Work to be completed: Starting at the line that holds "How widely are", set down each line through the end of the listing, exactly as written and with nothing added.

[Items from a data source]
━━━━
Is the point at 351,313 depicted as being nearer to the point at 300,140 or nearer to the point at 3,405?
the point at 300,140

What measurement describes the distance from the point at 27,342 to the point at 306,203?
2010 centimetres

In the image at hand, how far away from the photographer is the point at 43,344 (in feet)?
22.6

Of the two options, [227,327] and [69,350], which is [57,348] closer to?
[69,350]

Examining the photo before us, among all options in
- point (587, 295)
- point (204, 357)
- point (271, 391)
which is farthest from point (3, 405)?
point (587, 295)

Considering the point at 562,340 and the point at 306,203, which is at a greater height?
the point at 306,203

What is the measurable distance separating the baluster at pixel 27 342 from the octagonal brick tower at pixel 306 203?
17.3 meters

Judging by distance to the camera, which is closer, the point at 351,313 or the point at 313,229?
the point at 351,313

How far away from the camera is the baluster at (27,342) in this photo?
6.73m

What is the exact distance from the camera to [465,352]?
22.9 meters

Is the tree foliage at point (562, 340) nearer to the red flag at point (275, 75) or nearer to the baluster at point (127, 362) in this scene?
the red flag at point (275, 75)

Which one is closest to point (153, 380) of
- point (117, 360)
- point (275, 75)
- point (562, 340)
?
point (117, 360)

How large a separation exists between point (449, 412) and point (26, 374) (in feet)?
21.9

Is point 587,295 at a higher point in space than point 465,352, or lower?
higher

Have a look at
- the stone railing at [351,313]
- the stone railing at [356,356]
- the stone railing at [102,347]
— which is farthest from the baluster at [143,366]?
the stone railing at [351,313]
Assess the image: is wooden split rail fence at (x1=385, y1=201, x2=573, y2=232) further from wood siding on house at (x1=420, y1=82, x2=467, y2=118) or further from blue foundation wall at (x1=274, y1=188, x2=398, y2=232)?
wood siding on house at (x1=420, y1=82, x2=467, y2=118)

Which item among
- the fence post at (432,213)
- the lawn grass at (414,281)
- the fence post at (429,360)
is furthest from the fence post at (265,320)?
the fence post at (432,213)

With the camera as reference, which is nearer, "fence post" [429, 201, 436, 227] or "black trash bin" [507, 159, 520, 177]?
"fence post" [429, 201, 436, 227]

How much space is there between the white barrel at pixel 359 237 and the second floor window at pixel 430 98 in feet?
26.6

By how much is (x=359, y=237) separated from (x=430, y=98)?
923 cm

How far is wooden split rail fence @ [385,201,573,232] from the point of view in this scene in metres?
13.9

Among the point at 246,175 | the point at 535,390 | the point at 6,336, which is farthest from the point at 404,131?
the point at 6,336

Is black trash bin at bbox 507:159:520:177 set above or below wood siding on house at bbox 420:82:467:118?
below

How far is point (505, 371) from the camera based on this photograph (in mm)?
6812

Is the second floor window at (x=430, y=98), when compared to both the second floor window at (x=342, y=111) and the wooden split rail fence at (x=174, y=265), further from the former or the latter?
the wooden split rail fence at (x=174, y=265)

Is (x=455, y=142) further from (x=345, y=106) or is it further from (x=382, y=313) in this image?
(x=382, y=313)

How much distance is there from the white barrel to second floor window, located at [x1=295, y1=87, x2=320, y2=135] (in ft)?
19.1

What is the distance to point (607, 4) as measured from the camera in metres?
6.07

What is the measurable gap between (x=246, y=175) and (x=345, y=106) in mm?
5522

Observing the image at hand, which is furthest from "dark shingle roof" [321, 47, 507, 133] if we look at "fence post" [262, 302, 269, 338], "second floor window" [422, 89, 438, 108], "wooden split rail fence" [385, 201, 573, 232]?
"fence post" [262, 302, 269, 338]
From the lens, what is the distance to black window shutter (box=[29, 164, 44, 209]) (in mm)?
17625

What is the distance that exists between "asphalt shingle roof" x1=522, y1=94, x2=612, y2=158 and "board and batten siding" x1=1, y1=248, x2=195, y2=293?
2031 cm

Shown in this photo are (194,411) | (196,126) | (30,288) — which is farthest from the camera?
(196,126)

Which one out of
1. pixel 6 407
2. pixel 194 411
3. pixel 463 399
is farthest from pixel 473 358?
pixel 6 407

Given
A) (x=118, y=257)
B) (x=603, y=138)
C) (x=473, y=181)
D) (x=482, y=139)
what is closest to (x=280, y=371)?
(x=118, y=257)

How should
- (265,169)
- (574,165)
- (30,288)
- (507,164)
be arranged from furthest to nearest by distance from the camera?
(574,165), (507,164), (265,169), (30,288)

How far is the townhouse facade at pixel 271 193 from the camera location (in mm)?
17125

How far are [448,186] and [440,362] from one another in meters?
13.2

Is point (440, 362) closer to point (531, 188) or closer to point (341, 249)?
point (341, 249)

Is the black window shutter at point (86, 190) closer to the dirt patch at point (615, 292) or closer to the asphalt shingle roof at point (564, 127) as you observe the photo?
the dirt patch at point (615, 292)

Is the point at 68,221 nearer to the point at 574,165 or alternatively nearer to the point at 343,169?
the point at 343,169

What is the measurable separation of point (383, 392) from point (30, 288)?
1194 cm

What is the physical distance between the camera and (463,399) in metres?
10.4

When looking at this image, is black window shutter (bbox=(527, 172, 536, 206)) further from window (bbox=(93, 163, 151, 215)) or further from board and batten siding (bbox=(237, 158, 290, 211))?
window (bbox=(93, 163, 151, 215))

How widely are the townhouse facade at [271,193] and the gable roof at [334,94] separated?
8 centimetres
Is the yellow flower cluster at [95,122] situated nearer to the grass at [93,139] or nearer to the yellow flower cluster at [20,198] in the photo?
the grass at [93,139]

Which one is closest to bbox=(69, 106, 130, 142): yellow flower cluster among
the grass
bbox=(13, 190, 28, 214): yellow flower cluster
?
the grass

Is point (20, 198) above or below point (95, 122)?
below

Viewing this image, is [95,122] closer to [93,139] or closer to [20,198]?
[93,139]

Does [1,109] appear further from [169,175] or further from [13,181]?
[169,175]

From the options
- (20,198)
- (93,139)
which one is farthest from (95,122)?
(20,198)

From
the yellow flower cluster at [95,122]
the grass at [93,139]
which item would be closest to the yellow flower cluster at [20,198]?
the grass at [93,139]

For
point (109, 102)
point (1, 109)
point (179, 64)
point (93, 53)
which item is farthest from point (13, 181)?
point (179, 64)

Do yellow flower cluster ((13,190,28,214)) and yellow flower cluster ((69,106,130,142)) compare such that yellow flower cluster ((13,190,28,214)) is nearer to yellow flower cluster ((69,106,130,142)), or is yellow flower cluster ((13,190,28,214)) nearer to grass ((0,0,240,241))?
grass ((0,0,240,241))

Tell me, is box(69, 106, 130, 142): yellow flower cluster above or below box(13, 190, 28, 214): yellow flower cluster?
━━━━
Solution to the exercise:
How widely are the townhouse facade at [271,193] and the gable roof at [334,94] separated?
8 centimetres
Is the yellow flower cluster at [95,122] situated nearer to the grass at [93,139] or nearer to the yellow flower cluster at [20,198] in the photo?
the grass at [93,139]

Which one is closest to bbox=(69, 106, 130, 142): yellow flower cluster among
the grass
bbox=(13, 190, 28, 214): yellow flower cluster
?
the grass

Is point (20, 198) above or below point (95, 122)?
below

Viewing this image, is [95,122] closer to [93,139] or closer to [20,198]?
[93,139]

Does [1,109] appear further from [169,175] or further from [13,181]?
[169,175]

From the options
- (20,198)
- (93,139)
which one is farthest from (95,122)?
(20,198)

From
the yellow flower cluster at [95,122]
the grass at [93,139]
which item would be closest to the yellow flower cluster at [20,198]?
the grass at [93,139]

For
point (109, 102)
point (1, 109)
point (179, 64)
point (93, 53)
which item is farthest from point (13, 181)?
point (179, 64)

Do yellow flower cluster ((13,190,28,214)) and yellow flower cluster ((69,106,130,142)) compare such that yellow flower cluster ((13,190,28,214)) is nearer to yellow flower cluster ((69,106,130,142)), or is yellow flower cluster ((13,190,28,214)) nearer to grass ((0,0,240,241))?
grass ((0,0,240,241))

Tell me, is box(69, 106, 130, 142): yellow flower cluster above or below box(13, 190, 28, 214): yellow flower cluster?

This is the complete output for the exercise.